The cache() function in Spark is used to persist a DataFrame or Dataset in memory (or on disk, depending on the storage level) for faster access in subsequent operations. This is particularly useful when you need to reuse a DataFrame multiple times in a workflow, as it avoids recomputing the entire lineage of transformations.


1. Syntax

PySpark:

df.cache()

Spark SQL:

  • There is no direct equivalent in Spark SQL, but you can cache a table using:
    CACHE TABLE table_name;
    

2. Key Features

  • In-Memory Storage: By default, cache() stores the DataFrame in memory.
  • Lazy Evaluation: The DataFrame is not cached immediately. Instead, it is cached when an action (e.g., count(), show()) is triggered.
  • Storage Levels: You can specify different storage levels (e.g., memory-only, memory-and-disk) using persist().

3. Storage Levels

Spark provides several storage levels for caching:

  • MEMORY_ONLY: Stores data in memory only (default for cache()).
  • MEMORY_AND_DISK: Stores data in memory, but spills to disk if memory is insufficient.
  • MEMORY_ONLY_SER: Stores serialized data in memory.
  • MEMORY_AND_DISK_SER: Stores serialized data in memory and spills to disk if needed.
  • DISK_ONLY: Stores data on disk only.

To use a specific storage level, use the persist() function instead of cache():

df.persist(storageLevel=pyspark.StorageLevel.MEMORY_AND_DISK)

4. Examples

Example 1: Caching a DataFrame

PySpark:

from pyspark.sql import SparkSession

spark = SparkSession.builder.appName("CacheExample").getOrCreate()

# Create DataFrame
data = [("Anand", 25), ("Bala", 30), ("Kavitha", 28), ("Raj", 35)]
columns = ["Name", "Age"]

df = spark.createDataFrame(data, columns)

# Cache the DataFrame
df.cache()

# Perform an action to trigger caching
df.count()

Spark SQL:

CACHE TABLE people;

Output:

  • The DataFrame is cached in memory, and subsequent operations on df will be faster.

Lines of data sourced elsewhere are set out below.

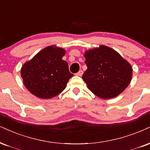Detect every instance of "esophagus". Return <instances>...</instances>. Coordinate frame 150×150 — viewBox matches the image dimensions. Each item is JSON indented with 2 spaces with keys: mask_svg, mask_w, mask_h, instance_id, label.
Masks as SVG:
<instances>
[{
  "mask_svg": "<svg viewBox=\"0 0 150 150\" xmlns=\"http://www.w3.org/2000/svg\"><path fill=\"white\" fill-rule=\"evenodd\" d=\"M83 71L82 70H80L78 73H76V75L79 76H81L83 75Z\"/></svg>",
  "mask_w": 150,
  "mask_h": 150,
  "instance_id": "1",
  "label": "esophagus"
}]
</instances>
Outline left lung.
<instances>
[{
  "label": "left lung",
  "instance_id": "8db88e82",
  "mask_svg": "<svg viewBox=\"0 0 150 150\" xmlns=\"http://www.w3.org/2000/svg\"><path fill=\"white\" fill-rule=\"evenodd\" d=\"M85 58L88 69L82 76L83 80L97 97H117L130 83L132 66L111 48L101 45L86 51Z\"/></svg>",
  "mask_w": 150,
  "mask_h": 150
}]
</instances>
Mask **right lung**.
I'll list each match as a JSON object with an SVG mask.
<instances>
[{
	"label": "right lung",
	"instance_id": "obj_1",
	"mask_svg": "<svg viewBox=\"0 0 150 150\" xmlns=\"http://www.w3.org/2000/svg\"><path fill=\"white\" fill-rule=\"evenodd\" d=\"M64 53L63 49L50 46L23 64L21 69L23 84L33 95L50 99L65 89L74 74L69 72L67 62L62 59Z\"/></svg>",
	"mask_w": 150,
	"mask_h": 150
}]
</instances>
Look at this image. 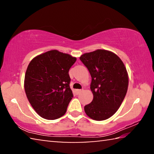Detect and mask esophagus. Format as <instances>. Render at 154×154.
<instances>
[{
	"instance_id": "34e87169",
	"label": "esophagus",
	"mask_w": 154,
	"mask_h": 154,
	"mask_svg": "<svg viewBox=\"0 0 154 154\" xmlns=\"http://www.w3.org/2000/svg\"><path fill=\"white\" fill-rule=\"evenodd\" d=\"M83 91V90H76V94H79V93H81Z\"/></svg>"
}]
</instances>
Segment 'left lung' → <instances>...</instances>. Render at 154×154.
Masks as SVG:
<instances>
[{
    "label": "left lung",
    "mask_w": 154,
    "mask_h": 154,
    "mask_svg": "<svg viewBox=\"0 0 154 154\" xmlns=\"http://www.w3.org/2000/svg\"><path fill=\"white\" fill-rule=\"evenodd\" d=\"M80 60L89 71L94 98L84 106L88 117L105 120L116 113L123 102L128 86V75L123 62L116 54L105 49L85 53Z\"/></svg>",
    "instance_id": "obj_1"
}]
</instances>
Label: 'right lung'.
Listing matches in <instances>:
<instances>
[{
  "label": "right lung",
  "mask_w": 154,
  "mask_h": 154,
  "mask_svg": "<svg viewBox=\"0 0 154 154\" xmlns=\"http://www.w3.org/2000/svg\"><path fill=\"white\" fill-rule=\"evenodd\" d=\"M75 57L51 50L34 58L25 74L24 90L35 111L46 119L64 116L73 97L69 71Z\"/></svg>",
  "instance_id": "right-lung-1"
}]
</instances>
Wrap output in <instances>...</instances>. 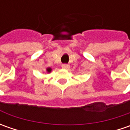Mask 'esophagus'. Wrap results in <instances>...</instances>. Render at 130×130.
Returning <instances> with one entry per match:
<instances>
[{
	"label": "esophagus",
	"mask_w": 130,
	"mask_h": 130,
	"mask_svg": "<svg viewBox=\"0 0 130 130\" xmlns=\"http://www.w3.org/2000/svg\"><path fill=\"white\" fill-rule=\"evenodd\" d=\"M61 67L63 69H69V64H66V63H63V64H62Z\"/></svg>",
	"instance_id": "esophagus-1"
}]
</instances>
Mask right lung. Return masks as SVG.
<instances>
[{
  "label": "right lung",
  "mask_w": 130,
  "mask_h": 130,
  "mask_svg": "<svg viewBox=\"0 0 130 130\" xmlns=\"http://www.w3.org/2000/svg\"><path fill=\"white\" fill-rule=\"evenodd\" d=\"M47 71L48 72H51V69L48 68V69H47Z\"/></svg>",
  "instance_id": "obj_1"
}]
</instances>
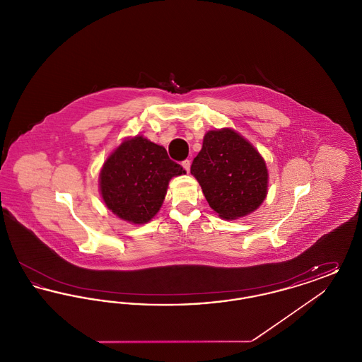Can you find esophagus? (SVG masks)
Here are the masks:
<instances>
[{"mask_svg": "<svg viewBox=\"0 0 362 362\" xmlns=\"http://www.w3.org/2000/svg\"><path fill=\"white\" fill-rule=\"evenodd\" d=\"M189 165H191V161L189 160H185V161H182V167L189 173Z\"/></svg>", "mask_w": 362, "mask_h": 362, "instance_id": "esophagus-1", "label": "esophagus"}]
</instances>
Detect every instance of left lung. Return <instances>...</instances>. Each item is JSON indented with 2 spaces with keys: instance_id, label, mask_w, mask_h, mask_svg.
<instances>
[{
  "instance_id": "8db88e82",
  "label": "left lung",
  "mask_w": 362,
  "mask_h": 362,
  "mask_svg": "<svg viewBox=\"0 0 362 362\" xmlns=\"http://www.w3.org/2000/svg\"><path fill=\"white\" fill-rule=\"evenodd\" d=\"M210 207L225 220L257 210L267 194L269 173L258 151L232 129L205 134L191 164Z\"/></svg>"
}]
</instances>
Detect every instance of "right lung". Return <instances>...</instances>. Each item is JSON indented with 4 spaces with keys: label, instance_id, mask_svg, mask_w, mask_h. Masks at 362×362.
I'll return each mask as SVG.
<instances>
[{
    "label": "right lung",
    "instance_id": "right-lung-1",
    "mask_svg": "<svg viewBox=\"0 0 362 362\" xmlns=\"http://www.w3.org/2000/svg\"><path fill=\"white\" fill-rule=\"evenodd\" d=\"M182 173L163 146L141 136L126 139L100 173L104 204L122 220L145 224L160 210L168 182Z\"/></svg>",
    "mask_w": 362,
    "mask_h": 362
}]
</instances>
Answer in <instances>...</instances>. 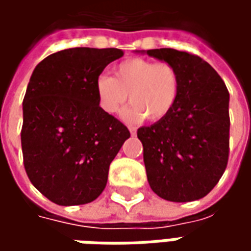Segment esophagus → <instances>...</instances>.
Here are the masks:
<instances>
[{
	"label": "esophagus",
	"mask_w": 251,
	"mask_h": 251,
	"mask_svg": "<svg viewBox=\"0 0 251 251\" xmlns=\"http://www.w3.org/2000/svg\"><path fill=\"white\" fill-rule=\"evenodd\" d=\"M129 131H130L131 136H134V134H136V129H134V127H129Z\"/></svg>",
	"instance_id": "34e87169"
}]
</instances>
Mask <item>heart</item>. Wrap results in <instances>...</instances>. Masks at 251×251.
<instances>
[{
	"label": "heart",
	"instance_id": "obj_1",
	"mask_svg": "<svg viewBox=\"0 0 251 251\" xmlns=\"http://www.w3.org/2000/svg\"><path fill=\"white\" fill-rule=\"evenodd\" d=\"M95 94L106 114L120 113L129 98L131 104L122 113L126 122H142L147 117L157 122L174 110L179 99L180 75L169 63L131 57L115 67L114 77L99 75Z\"/></svg>",
	"mask_w": 251,
	"mask_h": 251
}]
</instances>
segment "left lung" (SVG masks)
Returning <instances> with one entry per match:
<instances>
[{
  "instance_id": "left-lung-1",
  "label": "left lung",
  "mask_w": 251,
  "mask_h": 251,
  "mask_svg": "<svg viewBox=\"0 0 251 251\" xmlns=\"http://www.w3.org/2000/svg\"><path fill=\"white\" fill-rule=\"evenodd\" d=\"M136 52L172 64L180 75L174 110L137 130L149 185L169 201L201 199L218 184L228 160L226 84L208 63L188 52L172 48Z\"/></svg>"
}]
</instances>
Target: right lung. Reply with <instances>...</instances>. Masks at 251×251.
<instances>
[{
    "mask_svg": "<svg viewBox=\"0 0 251 251\" xmlns=\"http://www.w3.org/2000/svg\"><path fill=\"white\" fill-rule=\"evenodd\" d=\"M124 56L117 48H68L41 60L23 102L21 147L30 183L59 205L102 194L111 161L130 133L99 107L95 79Z\"/></svg>",
    "mask_w": 251,
    "mask_h": 251,
    "instance_id": "1",
    "label": "right lung"
}]
</instances>
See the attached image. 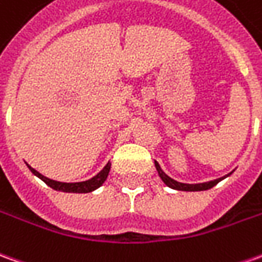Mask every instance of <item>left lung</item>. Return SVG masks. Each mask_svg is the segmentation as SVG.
<instances>
[{
    "label": "left lung",
    "mask_w": 262,
    "mask_h": 262,
    "mask_svg": "<svg viewBox=\"0 0 262 262\" xmlns=\"http://www.w3.org/2000/svg\"><path fill=\"white\" fill-rule=\"evenodd\" d=\"M155 167H156L157 170V174H159V177L162 179V182L167 186V187L173 188V190H182V191H203V190H208V188L214 187L217 183H220L221 180H224L226 177H228V176L231 174V173H228L227 176H223V177H220V179H215V180H210V182H206V183H194V184H188V183H180L177 182V180H174V179H171L170 176H167L164 171H163V169L160 167V164L155 160Z\"/></svg>",
    "instance_id": "left-lung-1"
}]
</instances>
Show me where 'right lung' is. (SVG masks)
I'll return each mask as SVG.
<instances>
[{"mask_svg":"<svg viewBox=\"0 0 262 262\" xmlns=\"http://www.w3.org/2000/svg\"><path fill=\"white\" fill-rule=\"evenodd\" d=\"M28 169L32 171V174H35L38 179H41L42 182L47 183L49 187L54 188L56 191H63V193H92L96 188H99L103 183L106 182L107 176H109V171H111V162L106 163V166L103 169L100 170L99 173L96 176H93L92 179L89 180H85V182H78V183H63V182H56V180H52V179H48L43 174H41L38 170H35L34 167H31L29 164Z\"/></svg>","mask_w":262,"mask_h":262,"instance_id":"right-lung-1","label":"right lung"}]
</instances>
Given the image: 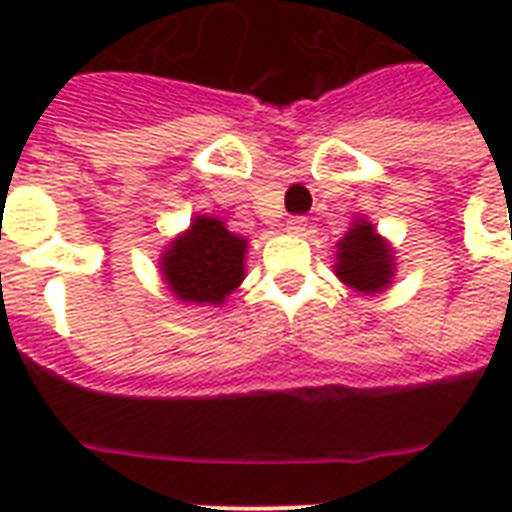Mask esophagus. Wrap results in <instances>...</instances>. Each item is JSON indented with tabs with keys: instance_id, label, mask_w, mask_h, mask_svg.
<instances>
[{
	"instance_id": "34e87169",
	"label": "esophagus",
	"mask_w": 512,
	"mask_h": 512,
	"mask_svg": "<svg viewBox=\"0 0 512 512\" xmlns=\"http://www.w3.org/2000/svg\"><path fill=\"white\" fill-rule=\"evenodd\" d=\"M308 228V217L305 215H292L287 220V231L289 233H303Z\"/></svg>"
}]
</instances>
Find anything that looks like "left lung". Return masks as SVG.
<instances>
[{
	"label": "left lung",
	"instance_id": "obj_1",
	"mask_svg": "<svg viewBox=\"0 0 512 512\" xmlns=\"http://www.w3.org/2000/svg\"><path fill=\"white\" fill-rule=\"evenodd\" d=\"M337 260H340L337 276L358 292H380V289H385V284H390V276H393L390 249L382 244L372 225L364 223V220H358L345 233V239L340 241Z\"/></svg>",
	"mask_w": 512,
	"mask_h": 512
}]
</instances>
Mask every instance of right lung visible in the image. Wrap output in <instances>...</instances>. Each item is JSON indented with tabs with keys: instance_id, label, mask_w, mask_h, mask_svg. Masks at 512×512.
I'll list each match as a JSON object with an SVG mask.
<instances>
[{
	"instance_id": "obj_1",
	"label": "right lung",
	"mask_w": 512,
	"mask_h": 512,
	"mask_svg": "<svg viewBox=\"0 0 512 512\" xmlns=\"http://www.w3.org/2000/svg\"><path fill=\"white\" fill-rule=\"evenodd\" d=\"M244 252L247 241L225 231L223 220L201 215L164 252V281L185 303L220 305L244 279Z\"/></svg>"
}]
</instances>
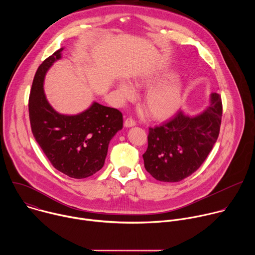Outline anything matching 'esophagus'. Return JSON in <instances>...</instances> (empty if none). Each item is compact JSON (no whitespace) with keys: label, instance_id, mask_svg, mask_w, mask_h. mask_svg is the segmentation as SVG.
I'll return each instance as SVG.
<instances>
[{"label":"esophagus","instance_id":"34e87169","mask_svg":"<svg viewBox=\"0 0 255 255\" xmlns=\"http://www.w3.org/2000/svg\"><path fill=\"white\" fill-rule=\"evenodd\" d=\"M124 125H125V127H133V126L136 125V122H135V120H134L133 118L129 117V118H127V119L125 120Z\"/></svg>","mask_w":255,"mask_h":255}]
</instances>
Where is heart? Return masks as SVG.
Returning <instances> with one entry per match:
<instances>
[{
    "instance_id": "1",
    "label": "heart",
    "mask_w": 255,
    "mask_h": 255,
    "mask_svg": "<svg viewBox=\"0 0 255 255\" xmlns=\"http://www.w3.org/2000/svg\"><path fill=\"white\" fill-rule=\"evenodd\" d=\"M167 76H169L167 69H155L145 72L131 82V86L135 89L149 88L143 98L142 107L145 113L155 120H164L171 117L178 110L183 101L184 86L176 76L159 83ZM118 94L122 100L133 97L131 88L124 83L118 86Z\"/></svg>"
}]
</instances>
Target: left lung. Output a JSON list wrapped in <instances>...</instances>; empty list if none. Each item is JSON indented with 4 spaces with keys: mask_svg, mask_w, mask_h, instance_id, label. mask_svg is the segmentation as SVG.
I'll return each instance as SVG.
<instances>
[{
    "mask_svg": "<svg viewBox=\"0 0 255 255\" xmlns=\"http://www.w3.org/2000/svg\"><path fill=\"white\" fill-rule=\"evenodd\" d=\"M221 96L211 94L206 110L196 116L178 111L160 126L149 128L148 147L142 155L144 166L155 179L180 181L205 161L220 132Z\"/></svg>",
    "mask_w": 255,
    "mask_h": 255,
    "instance_id": "8db88e82",
    "label": "left lung"
}]
</instances>
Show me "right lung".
Listing matches in <instances>:
<instances>
[{
    "mask_svg": "<svg viewBox=\"0 0 255 255\" xmlns=\"http://www.w3.org/2000/svg\"><path fill=\"white\" fill-rule=\"evenodd\" d=\"M62 50L47 57L35 74L28 105L31 130L54 168L72 178H85L103 167L109 143L123 128V116L117 109L97 102L78 115L54 110L46 99L43 83Z\"/></svg>",
    "mask_w": 255,
    "mask_h": 255,
    "instance_id": "obj_1",
    "label": "right lung"
}]
</instances>
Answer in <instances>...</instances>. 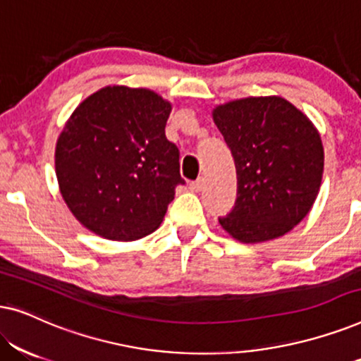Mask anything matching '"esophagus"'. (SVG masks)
<instances>
[{
    "instance_id": "esophagus-1",
    "label": "esophagus",
    "mask_w": 361,
    "mask_h": 361,
    "mask_svg": "<svg viewBox=\"0 0 361 361\" xmlns=\"http://www.w3.org/2000/svg\"><path fill=\"white\" fill-rule=\"evenodd\" d=\"M204 187H205V179H204V177H199V179L194 180L190 184V190L192 192H200L202 189H204Z\"/></svg>"
}]
</instances>
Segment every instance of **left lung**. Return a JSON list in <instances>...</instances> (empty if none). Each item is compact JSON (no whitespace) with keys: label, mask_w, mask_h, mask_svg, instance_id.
I'll use <instances>...</instances> for the list:
<instances>
[{"label":"left lung","mask_w":361,"mask_h":361,"mask_svg":"<svg viewBox=\"0 0 361 361\" xmlns=\"http://www.w3.org/2000/svg\"><path fill=\"white\" fill-rule=\"evenodd\" d=\"M212 118L233 154L238 180L235 209L219 219L221 228L240 243L286 235L319 195L324 174L319 130L279 95L221 103Z\"/></svg>","instance_id":"1"}]
</instances>
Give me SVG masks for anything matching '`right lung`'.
I'll return each instance as SVG.
<instances>
[{
  "mask_svg": "<svg viewBox=\"0 0 361 361\" xmlns=\"http://www.w3.org/2000/svg\"><path fill=\"white\" fill-rule=\"evenodd\" d=\"M171 111L149 88L108 85L68 116L54 154L59 190L92 233L135 241L159 228L184 184L179 149L166 137Z\"/></svg>",
  "mask_w": 361,
  "mask_h": 361,
  "instance_id": "right-lung-1",
  "label": "right lung"
}]
</instances>
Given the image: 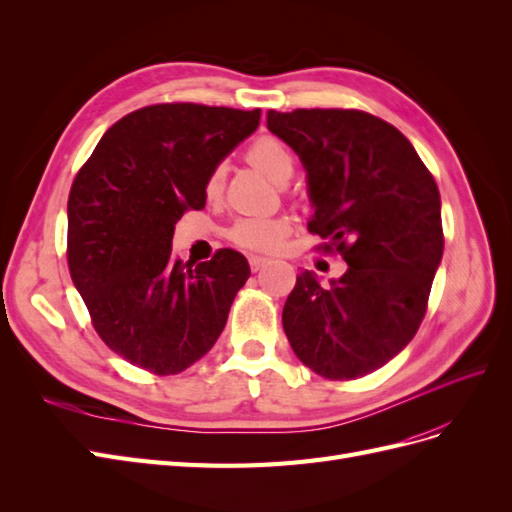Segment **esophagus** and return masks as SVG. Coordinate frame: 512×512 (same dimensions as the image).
I'll list each match as a JSON object with an SVG mask.
<instances>
[{
  "mask_svg": "<svg viewBox=\"0 0 512 512\" xmlns=\"http://www.w3.org/2000/svg\"><path fill=\"white\" fill-rule=\"evenodd\" d=\"M269 265V258H262V256H252L250 258V269L256 273L260 269H265Z\"/></svg>",
  "mask_w": 512,
  "mask_h": 512,
  "instance_id": "esophagus-1",
  "label": "esophagus"
}]
</instances>
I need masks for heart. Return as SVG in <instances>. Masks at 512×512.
Segmentation results:
<instances>
[{"label":"heart","instance_id":"b5f03b06","mask_svg":"<svg viewBox=\"0 0 512 512\" xmlns=\"http://www.w3.org/2000/svg\"><path fill=\"white\" fill-rule=\"evenodd\" d=\"M247 162L258 168L273 183H286L292 175L294 160L290 149L271 136H262L247 149ZM222 168L213 170L207 181V194L215 196L222 188ZM290 220L273 215V218H247L230 230V239L252 252H275L290 235Z\"/></svg>","mask_w":512,"mask_h":512}]
</instances>
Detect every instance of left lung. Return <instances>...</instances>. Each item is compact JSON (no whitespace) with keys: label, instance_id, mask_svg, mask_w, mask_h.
Returning <instances> with one entry per match:
<instances>
[{"label":"left lung","instance_id":"obj_1","mask_svg":"<svg viewBox=\"0 0 512 512\" xmlns=\"http://www.w3.org/2000/svg\"><path fill=\"white\" fill-rule=\"evenodd\" d=\"M267 128L305 168L307 228L348 265L331 286L314 271L297 277L286 337L316 374L361 378L404 350L425 316L444 252L438 185L408 138L369 113L269 111Z\"/></svg>","mask_w":512,"mask_h":512}]
</instances>
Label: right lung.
<instances>
[{"label":"right lung","instance_id":"obj_1","mask_svg":"<svg viewBox=\"0 0 512 512\" xmlns=\"http://www.w3.org/2000/svg\"><path fill=\"white\" fill-rule=\"evenodd\" d=\"M260 108L156 104L119 119L68 198V267L104 344L158 376L205 356L250 265L235 250L177 260L175 224L203 209L207 181L252 136Z\"/></svg>","mask_w":512,"mask_h":512}]
</instances>
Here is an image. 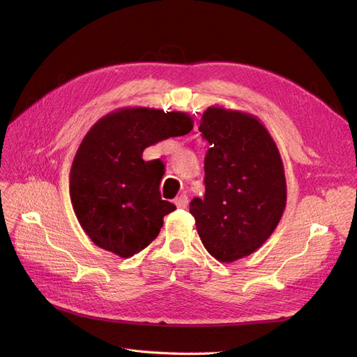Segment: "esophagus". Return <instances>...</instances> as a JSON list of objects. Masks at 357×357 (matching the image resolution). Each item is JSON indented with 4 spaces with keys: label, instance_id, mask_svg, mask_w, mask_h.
<instances>
[{
    "label": "esophagus",
    "instance_id": "34e87169",
    "mask_svg": "<svg viewBox=\"0 0 357 357\" xmlns=\"http://www.w3.org/2000/svg\"><path fill=\"white\" fill-rule=\"evenodd\" d=\"M176 205L178 208H186L188 207V202H189V199H188V197L186 195H180V197H177L176 198Z\"/></svg>",
    "mask_w": 357,
    "mask_h": 357
}]
</instances>
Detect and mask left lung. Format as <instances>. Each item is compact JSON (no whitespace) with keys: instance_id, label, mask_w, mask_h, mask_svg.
Segmentation results:
<instances>
[{"instance_id":"obj_1","label":"left lung","mask_w":357,"mask_h":357,"mask_svg":"<svg viewBox=\"0 0 357 357\" xmlns=\"http://www.w3.org/2000/svg\"><path fill=\"white\" fill-rule=\"evenodd\" d=\"M199 132L210 143L204 159L205 195L190 201L199 238L219 262L261 247L282 219L286 178L282 156L259 119L208 107Z\"/></svg>"}]
</instances>
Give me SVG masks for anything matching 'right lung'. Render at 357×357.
<instances>
[{
    "instance_id": "1",
    "label": "right lung",
    "mask_w": 357,
    "mask_h": 357,
    "mask_svg": "<svg viewBox=\"0 0 357 357\" xmlns=\"http://www.w3.org/2000/svg\"><path fill=\"white\" fill-rule=\"evenodd\" d=\"M188 113L121 109L84 135L70 172V197L83 231L104 250L134 256L152 243L176 205L160 198L164 165L143 152L192 131Z\"/></svg>"
}]
</instances>
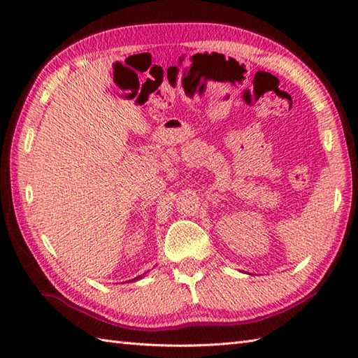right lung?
<instances>
[{"mask_svg": "<svg viewBox=\"0 0 358 358\" xmlns=\"http://www.w3.org/2000/svg\"><path fill=\"white\" fill-rule=\"evenodd\" d=\"M138 278H141V277H136V278H134V281H135V280H138Z\"/></svg>", "mask_w": 358, "mask_h": 358, "instance_id": "1", "label": "right lung"}]
</instances>
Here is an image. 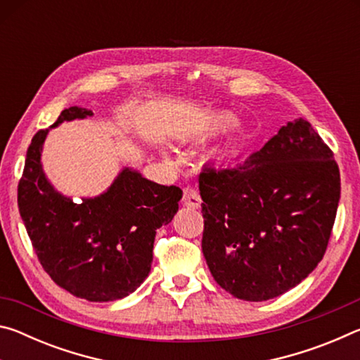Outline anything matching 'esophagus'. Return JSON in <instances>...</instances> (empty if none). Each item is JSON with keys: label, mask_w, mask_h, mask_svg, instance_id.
<instances>
[{"label": "esophagus", "mask_w": 360, "mask_h": 360, "mask_svg": "<svg viewBox=\"0 0 360 360\" xmlns=\"http://www.w3.org/2000/svg\"><path fill=\"white\" fill-rule=\"evenodd\" d=\"M182 203L188 206V208L197 210V208H200V205H202V198H200L198 192L195 191L193 187L187 186V187H184V192H182Z\"/></svg>", "instance_id": "1"}]
</instances>
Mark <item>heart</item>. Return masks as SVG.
<instances>
[{
    "label": "heart",
    "mask_w": 360,
    "mask_h": 360,
    "mask_svg": "<svg viewBox=\"0 0 360 360\" xmlns=\"http://www.w3.org/2000/svg\"><path fill=\"white\" fill-rule=\"evenodd\" d=\"M233 124H235V119L231 117L230 114H221V115H217V117H214L211 127H212V130H225Z\"/></svg>",
    "instance_id": "1"
}]
</instances>
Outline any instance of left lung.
<instances>
[{
	"label": "left lung",
	"mask_w": 360,
	"mask_h": 360,
	"mask_svg": "<svg viewBox=\"0 0 360 360\" xmlns=\"http://www.w3.org/2000/svg\"><path fill=\"white\" fill-rule=\"evenodd\" d=\"M198 182L203 255L231 295L270 300L302 283L324 257L340 169L309 122H289L235 167H205Z\"/></svg>",
	"instance_id": "obj_1"
}]
</instances>
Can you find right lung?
<instances>
[{
	"instance_id": "1",
	"label": "right lung",
	"mask_w": 360,
	"mask_h": 360,
	"mask_svg": "<svg viewBox=\"0 0 360 360\" xmlns=\"http://www.w3.org/2000/svg\"><path fill=\"white\" fill-rule=\"evenodd\" d=\"M87 115L92 111L71 106L52 127ZM47 131L33 136L17 188L34 254L53 283L72 295L90 302L124 298L148 278L155 230L172 222L182 191L125 168L108 192L75 203L53 191L42 173Z\"/></svg>"
}]
</instances>
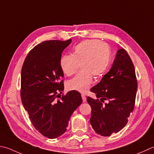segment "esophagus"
Segmentation results:
<instances>
[{
    "label": "esophagus",
    "mask_w": 154,
    "mask_h": 154,
    "mask_svg": "<svg viewBox=\"0 0 154 154\" xmlns=\"http://www.w3.org/2000/svg\"><path fill=\"white\" fill-rule=\"evenodd\" d=\"M82 98L83 102H85L86 101V97L85 96L84 94H82Z\"/></svg>",
    "instance_id": "34e87169"
}]
</instances>
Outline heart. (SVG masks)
Segmentation results:
<instances>
[{"instance_id":"heart-1","label":"heart","mask_w":154,"mask_h":154,"mask_svg":"<svg viewBox=\"0 0 154 154\" xmlns=\"http://www.w3.org/2000/svg\"><path fill=\"white\" fill-rule=\"evenodd\" d=\"M110 57V48L105 42L84 40L78 44L70 55H64L60 59V67L67 76H71L80 67L81 72L68 82V89L87 92L92 83V77L98 78L107 70Z\"/></svg>"}]
</instances>
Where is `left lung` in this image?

Example 2: Checking if a DataFrame is Cached

PySpark:

# Check if the DataFrame is cached
print(df.is_cached)  # Output: True

Example 3: Unpersisting a DataFrame

PySpark:

# Unpersist (remove from cache)
df.unpersist()

# Check if the DataFrame is cached
print(df.is_cached)  # Output: False

Example 4: Using persist() with a Specific Storage Level

PySpark:

from pyspark import StorageLevel

# Persist the DataFrame in memory and on disk
df.persist(StorageLevel.MEMORY_AND_DISK)

# Perform an action to trigger persistence
df.count()

Example 5: Caching a Filtered DataFrame

PySpark:

# Filter and cache the DataFrame
filtered_df = df.filter("Age > 30")
filtered_df.cache()

# Perform an action to trigger caching
filtered_df.count()

Example 6: Caching a Joined DataFrame

PySpark:

# Create another DataFrame
departments_data = [(101, "Sales"), (102, "HR"), (103, "Finance")]
departments_columns = ["DeptID", "DeptName"]

departments_df = spark.createDataFrame(departments_data, departments_columns)

# Join and cache the DataFrame
joined_df = df.join(departments_df, df["Age"] == departments_df["DeptID"])
joined_df.cache()

# Perform an action to trigger caching
joined_df.count()

Example 7: Caching a Large DataFrame with Disk Spill

PySpark:

from pyspark import StorageLevel

# Persist a large DataFrame with disk spill
large_df = spark.range(1000000)  # Create a large DataFrame
large_df.persist(StorageLevel.MEMORY_AND_DISK)

# Perform an action to trigger persistence
large_df.count()

5. Common Use Cases

  • Reusing intermediate results in multi-step workflows.
  • Speeding up iterative algorithms (e.g., training machine learning models).
  • Avoiding recomputation in complex transformations.

6. Performance Considerations

  • Memory Usage: Caching consumes memory. Ensure you have sufficient memory for large datasets.
  • Disk Spill: If memory is insufficient, data may spill to disk, which is slower.
  • Unpersist: Always unpersist DataFrames when they are no longer needed to free up resources.

7. Key Takeaways

  1. Purpose: The cache() function is used to persist a DataFrame or Dataset in memory for faster access.
  2. Lazy Evaluation: Caching is triggered only when an action is performed.
  3. Storage Levels: Use persist() to specify custom storage levels (e.g., memory-only, memory-and-disk).
  4. Performance: Caching can significantly improve performance but consumes memory. Use it judiciously.